◆ EXERCISE DESCRIPTION
Write each line exactly as it stands, from the line containing "From the lens, how" through the end of the data.

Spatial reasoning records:

--------------------------------------------------

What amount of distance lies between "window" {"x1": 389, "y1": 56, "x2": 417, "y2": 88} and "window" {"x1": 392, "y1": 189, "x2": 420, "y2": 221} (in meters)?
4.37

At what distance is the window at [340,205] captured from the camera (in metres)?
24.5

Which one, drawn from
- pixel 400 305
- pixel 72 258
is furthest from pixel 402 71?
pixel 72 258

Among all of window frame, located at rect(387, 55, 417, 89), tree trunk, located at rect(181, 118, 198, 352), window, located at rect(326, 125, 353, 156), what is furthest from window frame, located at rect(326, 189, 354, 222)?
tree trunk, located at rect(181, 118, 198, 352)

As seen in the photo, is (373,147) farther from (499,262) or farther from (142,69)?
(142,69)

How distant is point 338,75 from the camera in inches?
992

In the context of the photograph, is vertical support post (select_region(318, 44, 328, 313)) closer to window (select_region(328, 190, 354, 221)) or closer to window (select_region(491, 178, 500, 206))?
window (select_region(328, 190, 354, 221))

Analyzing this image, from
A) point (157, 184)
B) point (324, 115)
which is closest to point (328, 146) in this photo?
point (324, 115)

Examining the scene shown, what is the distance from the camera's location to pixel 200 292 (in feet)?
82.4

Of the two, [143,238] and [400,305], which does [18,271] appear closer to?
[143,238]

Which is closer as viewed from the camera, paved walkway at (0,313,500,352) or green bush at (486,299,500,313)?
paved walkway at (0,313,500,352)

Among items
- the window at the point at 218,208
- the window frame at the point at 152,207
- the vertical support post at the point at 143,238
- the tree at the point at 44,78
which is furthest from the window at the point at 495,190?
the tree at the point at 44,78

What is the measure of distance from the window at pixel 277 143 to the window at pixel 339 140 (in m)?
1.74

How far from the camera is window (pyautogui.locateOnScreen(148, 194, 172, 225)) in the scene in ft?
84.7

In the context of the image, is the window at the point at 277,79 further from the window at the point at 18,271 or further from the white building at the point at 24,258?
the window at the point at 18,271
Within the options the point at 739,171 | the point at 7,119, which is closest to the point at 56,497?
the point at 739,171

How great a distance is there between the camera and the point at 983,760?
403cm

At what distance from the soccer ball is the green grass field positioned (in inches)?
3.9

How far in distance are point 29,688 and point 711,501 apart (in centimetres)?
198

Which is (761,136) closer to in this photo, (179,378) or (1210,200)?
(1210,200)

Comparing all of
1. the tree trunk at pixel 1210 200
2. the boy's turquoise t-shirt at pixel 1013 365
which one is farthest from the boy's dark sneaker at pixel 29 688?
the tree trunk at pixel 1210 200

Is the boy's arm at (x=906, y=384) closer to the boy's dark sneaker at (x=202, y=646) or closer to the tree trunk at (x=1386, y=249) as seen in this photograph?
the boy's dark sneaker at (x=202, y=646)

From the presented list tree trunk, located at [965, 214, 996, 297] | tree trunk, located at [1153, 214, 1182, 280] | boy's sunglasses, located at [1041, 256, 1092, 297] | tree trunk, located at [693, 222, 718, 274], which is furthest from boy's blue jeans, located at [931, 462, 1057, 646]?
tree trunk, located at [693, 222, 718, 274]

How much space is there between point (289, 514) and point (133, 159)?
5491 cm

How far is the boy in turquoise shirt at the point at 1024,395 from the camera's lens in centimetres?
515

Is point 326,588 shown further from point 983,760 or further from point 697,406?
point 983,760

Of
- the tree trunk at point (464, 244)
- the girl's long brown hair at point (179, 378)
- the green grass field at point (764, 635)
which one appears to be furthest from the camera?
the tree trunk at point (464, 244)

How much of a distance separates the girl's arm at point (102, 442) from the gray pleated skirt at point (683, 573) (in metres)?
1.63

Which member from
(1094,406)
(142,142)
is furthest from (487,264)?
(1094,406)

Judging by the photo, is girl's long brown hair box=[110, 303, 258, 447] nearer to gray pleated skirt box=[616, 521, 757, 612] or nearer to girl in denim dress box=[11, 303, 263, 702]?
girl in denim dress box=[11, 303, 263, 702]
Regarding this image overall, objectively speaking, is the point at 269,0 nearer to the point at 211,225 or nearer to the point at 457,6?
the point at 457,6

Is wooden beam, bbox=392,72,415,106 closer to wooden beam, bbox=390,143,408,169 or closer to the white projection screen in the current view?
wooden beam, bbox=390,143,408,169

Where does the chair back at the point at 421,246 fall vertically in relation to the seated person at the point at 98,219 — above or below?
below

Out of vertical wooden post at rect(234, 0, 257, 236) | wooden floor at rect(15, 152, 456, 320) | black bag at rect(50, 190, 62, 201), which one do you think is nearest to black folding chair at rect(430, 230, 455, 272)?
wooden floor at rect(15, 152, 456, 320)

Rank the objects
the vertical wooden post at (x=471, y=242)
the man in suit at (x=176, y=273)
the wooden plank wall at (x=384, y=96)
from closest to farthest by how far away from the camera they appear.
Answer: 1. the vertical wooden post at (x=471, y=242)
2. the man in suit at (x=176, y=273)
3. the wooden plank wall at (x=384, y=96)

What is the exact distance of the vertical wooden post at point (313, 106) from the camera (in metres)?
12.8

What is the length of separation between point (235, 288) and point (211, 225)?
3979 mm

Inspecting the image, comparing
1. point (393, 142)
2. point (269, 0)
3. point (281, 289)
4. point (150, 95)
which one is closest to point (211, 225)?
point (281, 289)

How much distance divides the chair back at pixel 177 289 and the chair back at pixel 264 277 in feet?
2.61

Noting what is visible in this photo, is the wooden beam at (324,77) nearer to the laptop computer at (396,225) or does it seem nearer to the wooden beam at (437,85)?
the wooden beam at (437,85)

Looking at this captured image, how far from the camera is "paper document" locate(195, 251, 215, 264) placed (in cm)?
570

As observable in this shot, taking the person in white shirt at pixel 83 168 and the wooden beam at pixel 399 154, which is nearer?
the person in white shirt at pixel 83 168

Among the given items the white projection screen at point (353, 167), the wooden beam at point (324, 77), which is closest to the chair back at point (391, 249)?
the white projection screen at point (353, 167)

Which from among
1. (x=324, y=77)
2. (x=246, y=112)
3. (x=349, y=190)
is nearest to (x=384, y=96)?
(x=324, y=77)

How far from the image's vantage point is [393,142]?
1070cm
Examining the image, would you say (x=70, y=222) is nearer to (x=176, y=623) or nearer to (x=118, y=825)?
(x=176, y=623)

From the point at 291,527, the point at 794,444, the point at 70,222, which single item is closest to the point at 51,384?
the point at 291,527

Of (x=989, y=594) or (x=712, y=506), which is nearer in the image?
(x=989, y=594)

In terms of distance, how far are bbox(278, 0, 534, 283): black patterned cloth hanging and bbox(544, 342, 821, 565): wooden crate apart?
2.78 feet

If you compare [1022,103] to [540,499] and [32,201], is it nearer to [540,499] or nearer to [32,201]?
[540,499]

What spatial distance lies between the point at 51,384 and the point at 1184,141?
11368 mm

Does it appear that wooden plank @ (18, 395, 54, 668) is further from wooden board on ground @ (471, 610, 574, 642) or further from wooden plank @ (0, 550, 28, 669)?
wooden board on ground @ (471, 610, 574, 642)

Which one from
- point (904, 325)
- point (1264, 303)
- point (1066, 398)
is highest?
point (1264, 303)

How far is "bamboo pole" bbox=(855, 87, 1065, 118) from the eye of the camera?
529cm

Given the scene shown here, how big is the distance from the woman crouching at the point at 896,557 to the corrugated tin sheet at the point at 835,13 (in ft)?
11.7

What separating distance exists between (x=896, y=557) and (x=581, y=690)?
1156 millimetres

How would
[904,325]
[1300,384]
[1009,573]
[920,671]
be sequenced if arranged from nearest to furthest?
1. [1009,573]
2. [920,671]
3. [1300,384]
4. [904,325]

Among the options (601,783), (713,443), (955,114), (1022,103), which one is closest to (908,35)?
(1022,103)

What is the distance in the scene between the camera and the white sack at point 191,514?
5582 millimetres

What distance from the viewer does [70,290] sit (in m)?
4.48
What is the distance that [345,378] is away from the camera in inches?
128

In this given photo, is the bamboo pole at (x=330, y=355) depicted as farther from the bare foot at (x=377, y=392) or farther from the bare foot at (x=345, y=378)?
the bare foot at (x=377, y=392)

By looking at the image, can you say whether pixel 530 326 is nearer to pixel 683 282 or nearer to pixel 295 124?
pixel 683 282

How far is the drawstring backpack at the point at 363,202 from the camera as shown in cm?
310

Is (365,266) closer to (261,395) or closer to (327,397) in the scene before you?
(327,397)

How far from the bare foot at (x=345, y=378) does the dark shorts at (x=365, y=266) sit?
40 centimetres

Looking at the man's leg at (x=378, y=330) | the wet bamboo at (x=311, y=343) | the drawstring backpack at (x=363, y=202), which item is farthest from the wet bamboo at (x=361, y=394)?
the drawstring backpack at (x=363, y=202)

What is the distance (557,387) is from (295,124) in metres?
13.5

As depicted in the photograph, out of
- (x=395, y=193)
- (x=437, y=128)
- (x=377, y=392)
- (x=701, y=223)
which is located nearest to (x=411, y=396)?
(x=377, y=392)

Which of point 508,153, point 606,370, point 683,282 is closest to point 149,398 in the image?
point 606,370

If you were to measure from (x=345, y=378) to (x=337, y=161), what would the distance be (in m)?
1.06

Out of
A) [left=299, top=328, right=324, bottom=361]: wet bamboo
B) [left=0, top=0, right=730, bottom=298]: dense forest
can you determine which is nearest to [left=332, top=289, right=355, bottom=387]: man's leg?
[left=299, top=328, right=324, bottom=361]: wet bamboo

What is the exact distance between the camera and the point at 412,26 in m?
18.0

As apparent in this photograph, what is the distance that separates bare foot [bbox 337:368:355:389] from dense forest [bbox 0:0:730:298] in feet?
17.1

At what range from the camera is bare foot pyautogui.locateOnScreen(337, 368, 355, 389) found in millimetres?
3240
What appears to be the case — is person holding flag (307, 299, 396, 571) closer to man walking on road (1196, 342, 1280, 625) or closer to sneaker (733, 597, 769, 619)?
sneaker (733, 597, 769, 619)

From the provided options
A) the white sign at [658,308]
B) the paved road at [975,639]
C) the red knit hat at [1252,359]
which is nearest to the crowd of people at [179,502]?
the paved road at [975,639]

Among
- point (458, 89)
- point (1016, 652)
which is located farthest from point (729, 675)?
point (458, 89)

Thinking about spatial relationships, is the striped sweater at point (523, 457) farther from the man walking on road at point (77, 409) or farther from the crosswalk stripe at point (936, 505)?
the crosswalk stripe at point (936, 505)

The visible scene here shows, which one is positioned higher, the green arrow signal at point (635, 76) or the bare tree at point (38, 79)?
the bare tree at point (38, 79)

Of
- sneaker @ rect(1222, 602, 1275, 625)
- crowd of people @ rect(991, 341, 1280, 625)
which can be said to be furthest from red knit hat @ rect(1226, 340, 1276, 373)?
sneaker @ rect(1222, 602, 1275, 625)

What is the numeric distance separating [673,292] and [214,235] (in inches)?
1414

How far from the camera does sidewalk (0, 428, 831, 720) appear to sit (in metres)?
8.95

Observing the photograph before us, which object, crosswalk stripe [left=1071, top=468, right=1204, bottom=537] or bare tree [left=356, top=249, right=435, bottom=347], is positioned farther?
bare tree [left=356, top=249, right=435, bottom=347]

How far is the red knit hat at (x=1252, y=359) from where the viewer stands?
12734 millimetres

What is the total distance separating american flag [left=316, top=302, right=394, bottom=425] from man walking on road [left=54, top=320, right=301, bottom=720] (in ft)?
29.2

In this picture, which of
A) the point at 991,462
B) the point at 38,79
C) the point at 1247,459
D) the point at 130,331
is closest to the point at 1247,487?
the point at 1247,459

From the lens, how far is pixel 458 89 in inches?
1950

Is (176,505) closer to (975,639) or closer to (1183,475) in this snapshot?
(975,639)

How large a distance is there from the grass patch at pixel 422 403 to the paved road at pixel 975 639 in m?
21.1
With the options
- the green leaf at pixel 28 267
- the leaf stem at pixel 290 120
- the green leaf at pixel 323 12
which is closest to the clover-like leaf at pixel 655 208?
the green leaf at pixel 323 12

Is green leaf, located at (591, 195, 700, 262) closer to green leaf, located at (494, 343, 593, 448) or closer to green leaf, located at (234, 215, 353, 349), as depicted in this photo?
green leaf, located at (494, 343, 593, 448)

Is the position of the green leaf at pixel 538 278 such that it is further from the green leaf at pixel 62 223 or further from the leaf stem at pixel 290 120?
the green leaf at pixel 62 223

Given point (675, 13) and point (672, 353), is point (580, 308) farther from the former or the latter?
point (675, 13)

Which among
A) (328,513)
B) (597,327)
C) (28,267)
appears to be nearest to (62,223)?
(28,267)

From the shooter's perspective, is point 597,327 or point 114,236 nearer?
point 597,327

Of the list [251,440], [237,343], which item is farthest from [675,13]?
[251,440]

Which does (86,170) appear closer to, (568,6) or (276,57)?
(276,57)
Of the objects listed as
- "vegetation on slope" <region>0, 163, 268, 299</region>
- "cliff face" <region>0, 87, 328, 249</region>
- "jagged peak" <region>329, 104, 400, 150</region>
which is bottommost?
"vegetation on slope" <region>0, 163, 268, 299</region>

--------------------------------------------------

◆ FINAL RESULT
From the lens, how far is pixel 458 89 in inches?
1950

Is (176,505) closer to (975,639) or closer to (1183,475) in this snapshot?
(975,639)

How large a distance is there from the grass patch at pixel 422 403 to the paved road at pixel 975 639 in m?
21.1
With the options
- the green leaf at pixel 28 267
- the leaf stem at pixel 290 120
- the green leaf at pixel 323 12
which is closest to the clover-like leaf at pixel 655 208?
the green leaf at pixel 323 12

Is green leaf, located at (591, 195, 700, 262) closer to green leaf, located at (494, 343, 593, 448) or closer to green leaf, located at (234, 215, 353, 349), as depicted in this photo?
green leaf, located at (494, 343, 593, 448)

Is the position of the green leaf at pixel 538 278 such that it is further from the green leaf at pixel 62 223 or further from the leaf stem at pixel 290 120?
the green leaf at pixel 62 223

Given point (675, 13) and point (672, 353), is point (580, 308) farther from the former or the latter?
point (675, 13)

Which among
A) (328,513)
B) (597,327)
C) (28,267)
appears to be nearest to (62,223)?
(28,267)

From the shooter's perspective, is point 597,327 or point 114,236 nearer?
point 597,327

Of the list [251,440], [237,343], which item is farthest from [675,13]?
[251,440]

Which does (86,170) appear closer to, (568,6) or (276,57)?
(276,57)
Of the objects listed as
- "vegetation on slope" <region>0, 163, 268, 299</region>
- "cliff face" <region>0, 87, 328, 249</region>
- "jagged peak" <region>329, 104, 400, 150</region>
which is bottommost?
"vegetation on slope" <region>0, 163, 268, 299</region>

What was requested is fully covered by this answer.